**Document excerpt:**
# Do any of you ever use hair barrettes?



## aprilb (Jul 9, 2010)

I would like to know if any of you ever use barrettes in your babies' hair, and if you do, what do you like to use? I like those little claw clips for every day. I still have to use a band, but it will stay in all day and comes in a variety of colors. However, I am always on the lookout for a new way to fix Rose & Lily's hair.


----------



## almitra (Apr 24, 2009)

Rose & Lily are precious!
I love barrettes for both of mine. I even convert the banded bows to barrettes. They seem to stay in better for me as well.


----------



## Matilda's mommy (Jun 1, 2005)

I use those little claw clips with rubber bands, I like the barrettes so much better then the bands.


----------



## bellapuppy (Dec 1, 2008)

I can use the barrettes on Trixie because she has thick hair. If I put on in Maggie's thin hair, it falls right out, so it is rubber bands for her.


----------



## Cheri (Jan 7, 2008)

I can't use barettes in Vi's hair too often because she'll rip them out too easy. As it is, she hasn't had her topknot in for 3 months and this whole month I've been waiting until it's long enough to put up and FINALLY this week I did and she's ripping out the bands!! I did it before I left today, and 4 hours later came back to a dog with no topknot LOL
She's determined to not have topknots!


----------



## iheartbisou (Feb 13, 2007)

I could look at your girls _all day long_!! They're just such beautiful Maltese!! wow!

I use barrettes sometimes and bands. Usually if I use a barrette, I still use a band though. I do have some clippy claw things but I find the ones I have are too heavy for Bisou's hair. I just ordered some little 'scrunchie' things for a dog's hair, so she can wear as a break from the bands. I can't wait to see how those work for her.


----------



## aprilb (Jul 9, 2010)

I found these pony tail bands at a discount store in several colors. I also got some that have glitter on them. They were pretty inexpensive. I still have to use a claw clip to keep the bands in, though. I would like to see some of the things you all use when you get a chance. Thanks

April


----------



## almitra (Apr 24, 2009)

great idea, April!


----------



## uniquelovdolce (Mar 10, 2010)

april ur pups are precious , what faces , i love those little bands u put in too cute !


----------

**Record extracts:**
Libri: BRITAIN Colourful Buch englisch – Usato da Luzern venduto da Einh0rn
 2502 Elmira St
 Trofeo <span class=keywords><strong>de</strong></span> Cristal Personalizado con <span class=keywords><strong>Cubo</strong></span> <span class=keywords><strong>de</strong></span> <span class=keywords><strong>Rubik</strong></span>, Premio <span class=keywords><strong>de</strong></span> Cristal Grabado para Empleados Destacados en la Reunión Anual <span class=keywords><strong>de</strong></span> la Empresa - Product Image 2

--

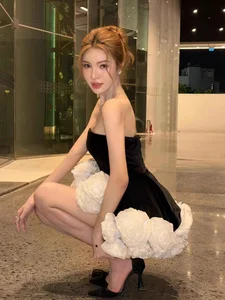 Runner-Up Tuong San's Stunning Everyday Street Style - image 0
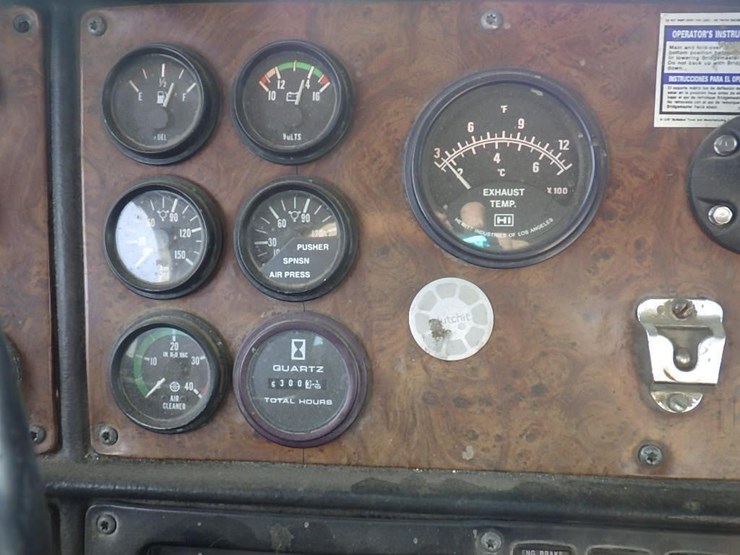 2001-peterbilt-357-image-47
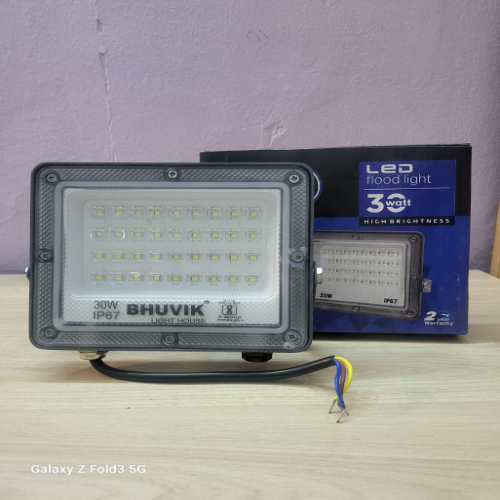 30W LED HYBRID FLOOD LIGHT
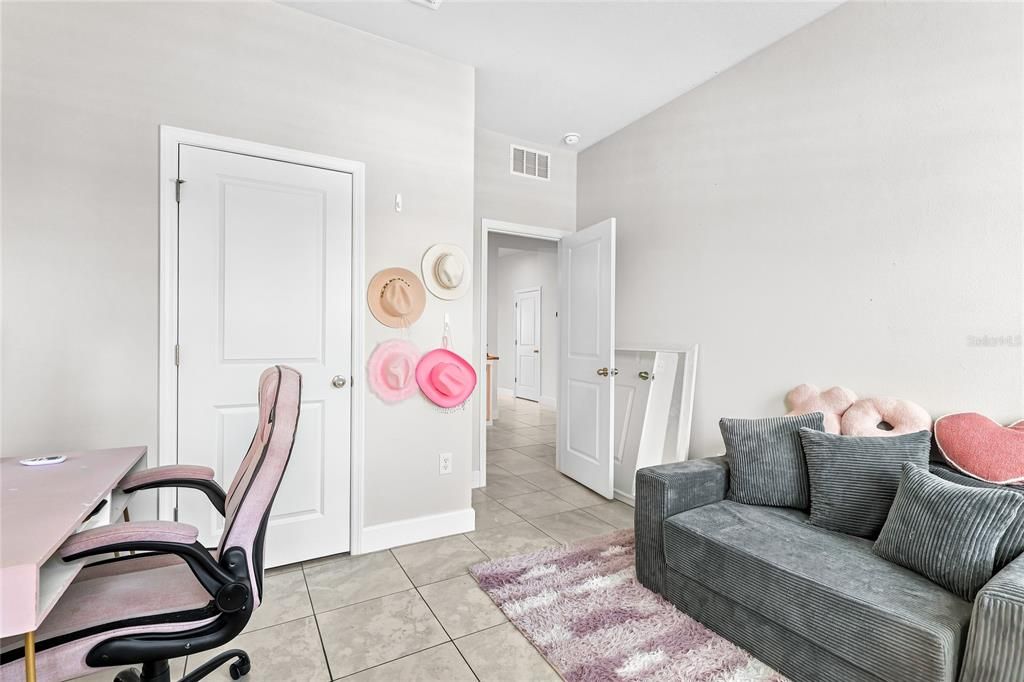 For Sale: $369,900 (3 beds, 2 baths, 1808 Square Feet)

**Task directions:** In the forum thread about hair barrettes, why does bellapuppy use rubber bands for Maggie but barrettes for Trixie?

**Answer for the task:** Trixie has thick hair, so barrettes stay in. Maggie's hair is thin, and a barrette put in it falls right out, so she gets rubber bands instead.